:: Recorded data

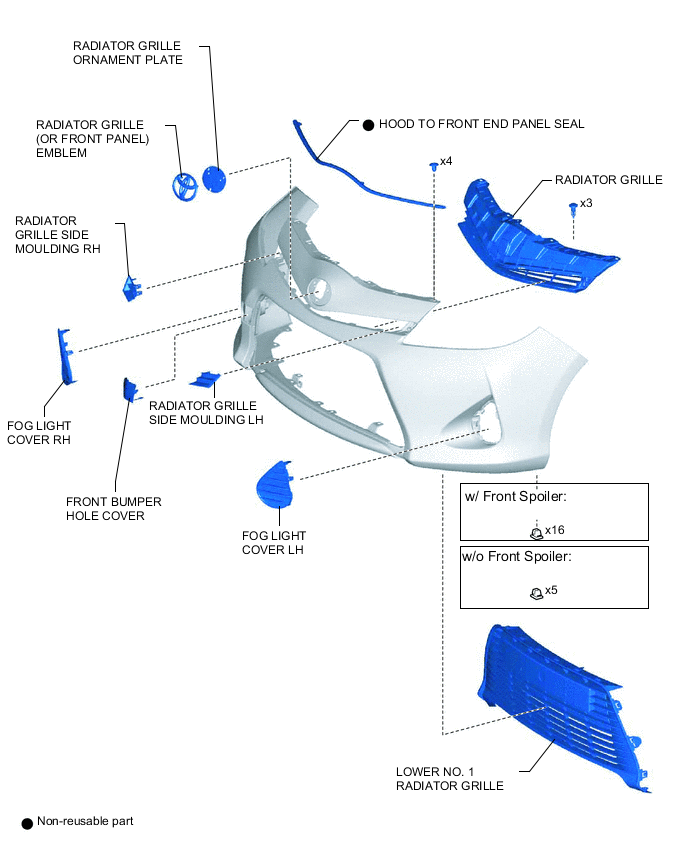 RADIATOR GRILLE ORNAMENT PLATE

RADIATOR GRILLE (OR FRONT PANEL) EMBLEM

● HOOD TO FRONT END PANEL SEAL

x4

RADIATOR GRILLE

x3

RADIATOR GRILLE SIDE MOULDING RH

FOG LIGHT COVER RH

RADIATOR GRILLE SIDE MOULDING LH

FRONT BUMPER HOLE COVER

FOG LIGHT COVER LH

w/ Front Spoiler:

x16

w/o Front Spoiler:

x5

LOWER NO. 1 RADIATOR GRILLE

● Non-reusable part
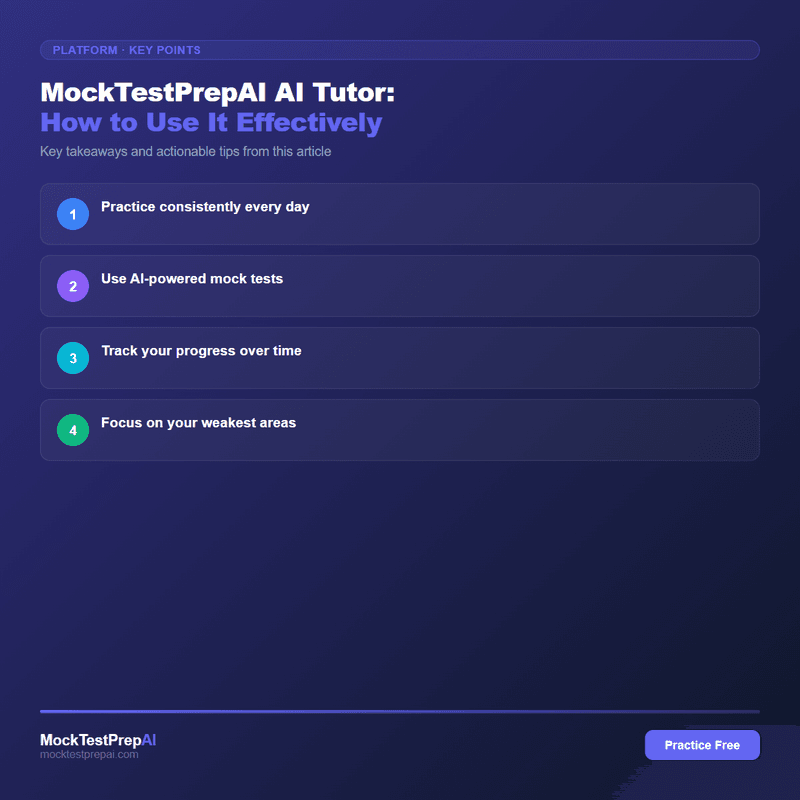 PLATFORM · KEY POINTS

MockTestPrepAI AI Tutor:
How to Use It Effectively

Key takeaways and actionable tips from this article

1 Practice consistently every day

2 Use AI-powered mock tests

3 Track your progress over time

4 Focus on your weakest areas

MockTestPrepAI
mocktestprepai.com

Practice Free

::::

Could you output the lines above exactly, with no pictures included?

 RADIATOR GRILLE ORNAMENT PLATE

RADIATOR GRILLE (OR FRONT PANEL) EMBLEM

● HOOD TO FRONT END PANEL SEAL

x4

RADIATOR GRILLE

x3

RADIATOR GRILLE SIDE MOULDING RH

FOG LIGHT COVER RH

RADIATOR GRILLE SIDE MOULDING LH

FRONT BUMPER HOLE COVER

FOG LIGHT COVER LH

w/ Front Spoiler:

x16

w/o Front Spoiler:

x5

LOWER NO. 1 RADIATOR GRILLE

● Non-reusable part
 PLATFORM · KEY POINTS

MockTestPrepAI AI Tutor:
How to Use It Effectively

Key takeaways and actionable tips from this article

1 Practice consistently every day

2 Use AI-powered mock tests

3 Track your progress over time

4 Focus on your weakest areas

MockTestPrepAI
mocktestprepai.com

Practice Free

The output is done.